-------- Given records --------

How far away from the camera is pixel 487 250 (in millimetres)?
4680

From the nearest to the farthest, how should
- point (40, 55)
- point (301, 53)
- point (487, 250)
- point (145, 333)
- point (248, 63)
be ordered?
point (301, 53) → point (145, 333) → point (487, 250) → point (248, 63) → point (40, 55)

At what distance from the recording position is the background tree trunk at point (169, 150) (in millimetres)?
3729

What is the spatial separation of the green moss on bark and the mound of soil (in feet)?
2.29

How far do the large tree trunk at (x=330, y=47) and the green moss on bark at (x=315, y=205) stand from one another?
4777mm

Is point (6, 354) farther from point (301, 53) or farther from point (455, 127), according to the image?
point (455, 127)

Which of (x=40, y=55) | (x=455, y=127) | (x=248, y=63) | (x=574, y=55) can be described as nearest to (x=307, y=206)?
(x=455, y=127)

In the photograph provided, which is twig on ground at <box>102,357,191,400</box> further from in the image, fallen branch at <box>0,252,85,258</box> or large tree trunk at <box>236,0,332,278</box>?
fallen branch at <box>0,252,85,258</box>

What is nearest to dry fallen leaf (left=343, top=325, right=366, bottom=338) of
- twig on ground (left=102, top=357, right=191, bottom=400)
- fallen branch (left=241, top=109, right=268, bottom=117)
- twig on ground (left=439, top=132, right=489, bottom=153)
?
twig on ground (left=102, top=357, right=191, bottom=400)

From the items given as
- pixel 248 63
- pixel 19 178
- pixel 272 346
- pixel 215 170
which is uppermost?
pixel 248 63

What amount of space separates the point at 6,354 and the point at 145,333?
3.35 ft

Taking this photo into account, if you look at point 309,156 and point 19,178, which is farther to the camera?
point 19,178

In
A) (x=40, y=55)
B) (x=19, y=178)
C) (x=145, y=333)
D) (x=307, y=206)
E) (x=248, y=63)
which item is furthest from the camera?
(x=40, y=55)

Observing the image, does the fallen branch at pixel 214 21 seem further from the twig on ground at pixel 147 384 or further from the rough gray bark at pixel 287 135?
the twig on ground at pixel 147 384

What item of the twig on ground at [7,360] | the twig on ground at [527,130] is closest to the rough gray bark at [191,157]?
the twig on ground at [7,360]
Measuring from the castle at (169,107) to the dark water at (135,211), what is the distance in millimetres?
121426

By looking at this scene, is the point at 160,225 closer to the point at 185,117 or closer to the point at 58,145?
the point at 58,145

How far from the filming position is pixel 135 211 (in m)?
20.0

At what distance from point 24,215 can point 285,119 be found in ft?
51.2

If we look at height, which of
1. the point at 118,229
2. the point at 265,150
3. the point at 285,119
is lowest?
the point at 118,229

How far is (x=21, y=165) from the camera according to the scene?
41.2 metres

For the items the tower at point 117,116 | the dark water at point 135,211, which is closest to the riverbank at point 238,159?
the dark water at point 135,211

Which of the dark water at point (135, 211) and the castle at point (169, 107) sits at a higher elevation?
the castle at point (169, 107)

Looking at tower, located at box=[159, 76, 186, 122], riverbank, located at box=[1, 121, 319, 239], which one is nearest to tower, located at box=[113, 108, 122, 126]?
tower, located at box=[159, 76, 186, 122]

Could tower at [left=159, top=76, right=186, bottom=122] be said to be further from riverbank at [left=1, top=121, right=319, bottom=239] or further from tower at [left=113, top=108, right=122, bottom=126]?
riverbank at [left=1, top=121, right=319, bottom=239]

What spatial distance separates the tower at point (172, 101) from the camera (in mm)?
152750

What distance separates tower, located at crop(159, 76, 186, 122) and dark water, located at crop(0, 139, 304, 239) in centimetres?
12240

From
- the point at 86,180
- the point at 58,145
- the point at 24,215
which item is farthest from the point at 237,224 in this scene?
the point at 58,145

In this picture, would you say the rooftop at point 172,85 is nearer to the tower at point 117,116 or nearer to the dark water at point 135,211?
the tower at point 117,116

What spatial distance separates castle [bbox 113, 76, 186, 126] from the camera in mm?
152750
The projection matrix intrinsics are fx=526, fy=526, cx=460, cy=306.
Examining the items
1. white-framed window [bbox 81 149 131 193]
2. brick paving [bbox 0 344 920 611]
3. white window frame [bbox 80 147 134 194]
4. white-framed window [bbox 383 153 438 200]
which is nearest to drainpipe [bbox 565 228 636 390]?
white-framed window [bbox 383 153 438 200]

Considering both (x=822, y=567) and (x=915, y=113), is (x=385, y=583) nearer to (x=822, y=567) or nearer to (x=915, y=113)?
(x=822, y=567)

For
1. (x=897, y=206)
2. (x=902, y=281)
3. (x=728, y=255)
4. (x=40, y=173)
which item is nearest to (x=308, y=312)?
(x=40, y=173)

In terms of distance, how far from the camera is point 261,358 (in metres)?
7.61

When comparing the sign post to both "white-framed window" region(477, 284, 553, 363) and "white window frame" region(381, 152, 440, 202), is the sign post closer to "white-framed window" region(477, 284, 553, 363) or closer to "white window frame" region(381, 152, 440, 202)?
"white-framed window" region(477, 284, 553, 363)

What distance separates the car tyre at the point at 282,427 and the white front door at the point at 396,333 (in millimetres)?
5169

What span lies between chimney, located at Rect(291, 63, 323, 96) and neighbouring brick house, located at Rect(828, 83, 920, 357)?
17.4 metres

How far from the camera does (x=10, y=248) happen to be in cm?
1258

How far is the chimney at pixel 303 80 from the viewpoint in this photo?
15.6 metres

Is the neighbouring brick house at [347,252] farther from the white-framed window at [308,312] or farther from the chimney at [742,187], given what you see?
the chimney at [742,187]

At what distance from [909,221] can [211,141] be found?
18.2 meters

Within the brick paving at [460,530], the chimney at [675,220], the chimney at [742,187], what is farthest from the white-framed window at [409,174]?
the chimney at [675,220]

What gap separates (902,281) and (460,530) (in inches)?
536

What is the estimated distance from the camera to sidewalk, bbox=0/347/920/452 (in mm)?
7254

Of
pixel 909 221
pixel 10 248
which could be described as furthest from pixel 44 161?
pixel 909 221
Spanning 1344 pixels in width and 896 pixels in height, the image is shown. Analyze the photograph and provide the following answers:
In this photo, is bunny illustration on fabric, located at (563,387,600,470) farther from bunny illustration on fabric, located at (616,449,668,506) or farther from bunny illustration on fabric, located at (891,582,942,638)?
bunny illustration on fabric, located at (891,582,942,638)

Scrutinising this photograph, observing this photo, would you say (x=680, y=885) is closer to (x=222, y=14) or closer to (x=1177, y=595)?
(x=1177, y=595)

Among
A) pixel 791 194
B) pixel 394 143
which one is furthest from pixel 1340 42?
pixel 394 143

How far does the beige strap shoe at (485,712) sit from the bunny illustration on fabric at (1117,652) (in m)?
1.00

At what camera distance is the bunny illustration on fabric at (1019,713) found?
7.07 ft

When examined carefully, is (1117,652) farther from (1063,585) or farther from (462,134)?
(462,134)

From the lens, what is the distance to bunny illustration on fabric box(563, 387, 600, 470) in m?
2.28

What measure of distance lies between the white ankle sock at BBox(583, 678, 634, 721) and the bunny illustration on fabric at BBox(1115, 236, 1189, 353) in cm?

--------

Stated problem -
Put every line of the items in the data listing above into a JSON list of strings, one string per line, and leave out the blank lines.

Response to the exercise -
[
  "How far away from the camera is pixel 487 250 (in millimetres)?",
  "4680",
  "From the nearest to the farthest, how should",
  "- point (40, 55)",
  "- point (301, 53)",
  "- point (487, 250)",
  "- point (145, 333)",
  "- point (248, 63)",
  "be ordered?",
  "point (301, 53) → point (145, 333) → point (487, 250) → point (248, 63) → point (40, 55)",
  "At what distance from the recording position is the background tree trunk at point (169, 150) (in millimetres)?",
  "3729",
  "What is the spatial separation of the green moss on bark and the mound of soil (in feet)?",
  "2.29",
  "How far do the large tree trunk at (x=330, y=47) and the green moss on bark at (x=315, y=205) stand from one another?",
  "4777mm",
  "Is point (6, 354) farther from point (301, 53) or farther from point (455, 127), according to the image?",
  "point (455, 127)",
  "Which of (x=40, y=55) | (x=455, y=127) | (x=248, y=63) | (x=574, y=55) can be described as nearest to (x=307, y=206)?",
  "(x=455, y=127)",
  "In the photograph provided, which is twig on ground at <box>102,357,191,400</box> further from in the image, fallen branch at <box>0,252,85,258</box> or large tree trunk at <box>236,0,332,278</box>?",
  "fallen branch at <box>0,252,85,258</box>",
  "What is nearest to dry fallen leaf (left=343, top=325, right=366, bottom=338) of",
  "- twig on ground (left=102, top=357, right=191, bottom=400)",
  "- fallen branch (left=241, top=109, right=268, bottom=117)",
  "- twig on ground (left=439, top=132, right=489, bottom=153)",
  "?",
  "twig on ground (left=102, top=357, right=191, bottom=400)",
  "From the items given as",
  "- pixel 248 63",
  "- pixel 19 178",
  "- pixel 272 346",
  "- pixel 215 170",
  "which is uppermost?",
  "pixel 248 63",
  "What amount of space separates the point at 6,354 and the point at 145,333?",
  "3.35 ft",
  "Taking this photo into account, if you look at point 309,156 and point 19,178, which is farther to the camera?",
  "point 19,178",
  "In",
  "A) (x=40, y=55)",
  "B) (x=19, y=178)",
  "C) (x=145, y=333)",
  "D) (x=307, y=206)",
  "E) (x=248, y=63)",
  "which item is furthest from the camera?",
  "(x=40, y=55)",
  "Observing the image, does the fallen branch at pixel 214 21 seem further from the twig on ground at pixel 147 384 or further from the rough gray bark at pixel 287 135?",
  "the twig on ground at pixel 147 384",
  "What item of the twig on ground at [7,360] | the twig on ground at [527,130] is closest to the rough gray bark at [191,157]?",
  "the twig on ground at [7,360]",
  "Measuring from the castle at (169,107) to the dark water at (135,211), what is the distance in millimetres?",
  "121426",
  "By looking at this scene, is the point at 160,225 closer to the point at 185,117 or closer to the point at 58,145?",
  "the point at 58,145",
  "How far from the filming position is pixel 135 211 (in m)?",
  "20.0",
  "At what distance from point 24,215 can point 285,119 be found in ft?",
  "51.2",
  "If we look at height, which of",
  "1. the point at 118,229",
  "2. the point at 265,150",
  "3. the point at 285,119",
  "is lowest?",
  "the point at 118,229",
  "How far is (x=21, y=165) from the camera according to the scene?",
  "41.2 metres",
  "For the items the tower at point 117,116 | the dark water at point 135,211, which is closest to the riverbank at point 238,159?",
  "the dark water at point 135,211",
  "Which of the dark water at point (135, 211) and the castle at point (169, 107) sits at a higher elevation?",
  "the castle at point (169, 107)",
  "Looking at tower, located at box=[159, 76, 186, 122], riverbank, located at box=[1, 121, 319, 239], which one is nearest to tower, located at box=[113, 108, 122, 126]?",
  "tower, located at box=[159, 76, 186, 122]",
  "Could tower at [left=159, top=76, right=186, bottom=122] be said to be further from riverbank at [left=1, top=121, right=319, bottom=239] or further from tower at [left=113, top=108, right=122, bottom=126]?",
  "riverbank at [left=1, top=121, right=319, bottom=239]",
  "What spatial distance separates the tower at point (172, 101) from the camera (in mm)?",
  "152750",
  "What distance separates tower, located at crop(159, 76, 186, 122) and dark water, located at crop(0, 139, 304, 239) in centimetres?",
  "12240",
  "From",
  "- the point at 86,180",
  "- the point at 58,145",
  "- the point at 24,215",
  "which item is farthest from the point at 237,224 in this scene?",
  "the point at 58,145",
  "In this picture, would you say the rooftop at point 172,85 is nearer to the tower at point 117,116 or nearer to the dark water at point 135,211?",
  "the tower at point 117,116",
  "What spatial distance separates castle [bbox 113, 76, 186, 126] from the camera in mm?",
  "152750",
  "The projection matrix intrinsics are fx=526, fy=526, cx=460, cy=306.",
  "Examining the items",
  "1. white-framed window [bbox 81 149 131 193]",
  "2. brick paving [bbox 0 344 920 611]",
  "3. white window frame [bbox 80 147 134 194]",
  "4. white-framed window [bbox 383 153 438 200]",
  "which is nearest to drainpipe [bbox 565 228 636 390]?",
  "white-framed window [bbox 383 153 438 200]",
  "Considering both (x=822, y=567) and (x=915, y=113), is (x=385, y=583) nearer to (x=822, y=567) or nearer to (x=915, y=113)?",
  "(x=822, y=567)",
  "For",
  "1. (x=897, y=206)",
  "2. (x=902, y=281)",
  "3. (x=728, y=255)",
  "4. (x=40, y=173)",
  "which item is nearest to (x=308, y=312)?",
  "(x=40, y=173)",
  "In terms of distance, how far from the camera is point 261,358 (in metres)?",
  "7.61",
  "When comparing the sign post to both \"white-framed window\" region(477, 284, 553, 363) and \"white window frame\" region(381, 152, 440, 202), is the sign post closer to \"white-framed window\" region(477, 284, 553, 363) or closer to \"white window frame\" region(381, 152, 440, 202)?",
  "\"white-framed window\" region(477, 284, 553, 363)",
  "What distance separates the car tyre at the point at 282,427 and the white front door at the point at 396,333 (in millimetres)?",
  "5169",
  "What span lies between chimney, located at Rect(291, 63, 323, 96) and neighbouring brick house, located at Rect(828, 83, 920, 357)?",
  "17.4 metres",
  "How far from the camera does (x=10, y=248) happen to be in cm?",
  "1258",
  "How far is the chimney at pixel 303 80 from the viewpoint in this photo?",
  "15.6 metres",
  "Is the neighbouring brick house at [347,252] farther from the white-framed window at [308,312] or farther from the chimney at [742,187], given what you see?",
  "the chimney at [742,187]",
  "At what distance from [909,221] can [211,141] be found?",
  "18.2 meters",
  "Within the brick paving at [460,530], the chimney at [675,220], the chimney at [742,187], what is farthest from the white-framed window at [409,174]?",
  "the chimney at [675,220]",
  "What gap separates (902,281) and (460,530) (in inches)?",
  "536",
  "What is the estimated distance from the camera to sidewalk, bbox=0/347/920/452 (in mm)?",
  "7254",
  "Of",
  "pixel 909 221",
  "pixel 10 248",
  "which could be described as furthest from pixel 44 161?",
  "pixel 909 221",
  "Spanning 1344 pixels in width and 896 pixels in height, the image is shown. Analyze the photograph and provide the following answers:",
  "In this photo, is bunny illustration on fabric, located at (563,387,600,470) farther from bunny illustration on fabric, located at (616,449,668,506) or farther from bunny illustration on fabric, located at (891,582,942,638)?",
  "bunny illustration on fabric, located at (891,582,942,638)",
  "Scrutinising this photograph, observing this photo, would you say (x=680, y=885) is closer to (x=222, y=14) or closer to (x=1177, y=595)?",
  "(x=1177, y=595)",
  "Among",
  "A) pixel 791 194",
  "B) pixel 394 143",
  "which one is furthest from pixel 1340 42?",
  "pixel 394 143",
  "How far does the beige strap shoe at (485,712) sit from the bunny illustration on fabric at (1117,652) (in m)?",
  "1.00",
  "At what camera distance is the bunny illustration on fabric at (1019,713) found?",
  "7.07 ft",
  "When examined carefully, is (1117,652) farther from (1063,585) or farther from (462,134)?",
  "(462,134)",
  "From the lens, what is the distance to bunny illustration on fabric box(563, 387, 600, 470) in m?",
  "2.28",
  "What measure of distance lies between the white ankle sock at BBox(583, 678, 634, 721) and the bunny illustration on fabric at BBox(1115, 236, 1189, 353) in cm?"
]